__What to do__. Extract, verbatim, all lines starting at the one containing "From one to" and ending with the final line of the listing, and no others.

__Data provided__.
====================
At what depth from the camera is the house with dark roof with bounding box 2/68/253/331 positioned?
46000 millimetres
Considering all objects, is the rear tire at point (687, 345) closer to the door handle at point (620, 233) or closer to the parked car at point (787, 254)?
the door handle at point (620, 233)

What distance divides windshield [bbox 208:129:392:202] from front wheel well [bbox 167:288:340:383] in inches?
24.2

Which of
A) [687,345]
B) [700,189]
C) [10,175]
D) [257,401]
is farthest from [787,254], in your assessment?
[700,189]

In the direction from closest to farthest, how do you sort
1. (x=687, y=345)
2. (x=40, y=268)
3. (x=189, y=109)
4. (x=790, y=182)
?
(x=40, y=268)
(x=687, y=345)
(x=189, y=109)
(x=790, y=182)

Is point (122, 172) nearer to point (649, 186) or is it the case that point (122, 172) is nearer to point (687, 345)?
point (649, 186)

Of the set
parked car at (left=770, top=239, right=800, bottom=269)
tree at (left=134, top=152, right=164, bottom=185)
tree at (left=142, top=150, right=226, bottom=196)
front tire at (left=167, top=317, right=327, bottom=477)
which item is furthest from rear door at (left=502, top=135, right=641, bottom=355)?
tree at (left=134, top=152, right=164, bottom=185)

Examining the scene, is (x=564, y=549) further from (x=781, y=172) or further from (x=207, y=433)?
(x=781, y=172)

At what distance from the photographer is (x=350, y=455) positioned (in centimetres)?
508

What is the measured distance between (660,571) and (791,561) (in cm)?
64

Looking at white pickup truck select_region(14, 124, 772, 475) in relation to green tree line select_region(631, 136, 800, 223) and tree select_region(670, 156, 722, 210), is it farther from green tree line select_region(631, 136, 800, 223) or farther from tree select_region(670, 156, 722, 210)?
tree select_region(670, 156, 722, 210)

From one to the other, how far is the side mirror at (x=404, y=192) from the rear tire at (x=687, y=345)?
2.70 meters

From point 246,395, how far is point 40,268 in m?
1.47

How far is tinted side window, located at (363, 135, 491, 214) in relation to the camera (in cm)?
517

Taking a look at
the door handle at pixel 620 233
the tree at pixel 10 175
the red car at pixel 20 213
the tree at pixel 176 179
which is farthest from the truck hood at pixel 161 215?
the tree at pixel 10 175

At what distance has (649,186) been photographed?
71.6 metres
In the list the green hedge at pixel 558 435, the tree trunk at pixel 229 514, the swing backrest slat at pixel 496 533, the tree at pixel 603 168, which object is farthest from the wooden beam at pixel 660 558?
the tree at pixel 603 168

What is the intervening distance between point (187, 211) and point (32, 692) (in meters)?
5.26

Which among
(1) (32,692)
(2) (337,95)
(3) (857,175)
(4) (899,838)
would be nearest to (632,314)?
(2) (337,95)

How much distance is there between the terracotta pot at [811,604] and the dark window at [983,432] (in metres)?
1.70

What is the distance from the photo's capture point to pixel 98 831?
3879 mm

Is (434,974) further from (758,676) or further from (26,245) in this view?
====================
__Completed task__.
From one to the other, how far is the side mirror at (x=404, y=192) from the rear tire at (x=687, y=345)?
2.70 meters

From point 246,395, how far is point 40,268 in m?
1.47

How far is tinted side window, located at (363, 135, 491, 214) in relation to the camera (in cm)?
517

Taking a look at
the door handle at pixel 620 233
the tree at pixel 10 175
the red car at pixel 20 213
the tree at pixel 176 179
which is farthest from the truck hood at pixel 161 215?
the tree at pixel 10 175

At what distance has (649,186) been photographed?
71.6 metres
In the list the green hedge at pixel 558 435, the tree trunk at pixel 229 514, the swing backrest slat at pixel 496 533, the tree at pixel 603 168, which object is farthest from the wooden beam at pixel 660 558?
the tree at pixel 603 168

What is the intervening distance between point (187, 211) and point (32, 692) (in meters)?
5.26

Which among
(1) (32,692)
(2) (337,95)
(3) (857,175)
(4) (899,838)
would be nearest to (632,314)?
(2) (337,95)

How much distance is there between the terracotta pot at [811,604] and the dark window at [983,432] (in metres)?
1.70

What is the distance from the photo's capture point to pixel 98 831?
3879 mm

Is (434,974) further from (758,676) or further from (26,245) in this view?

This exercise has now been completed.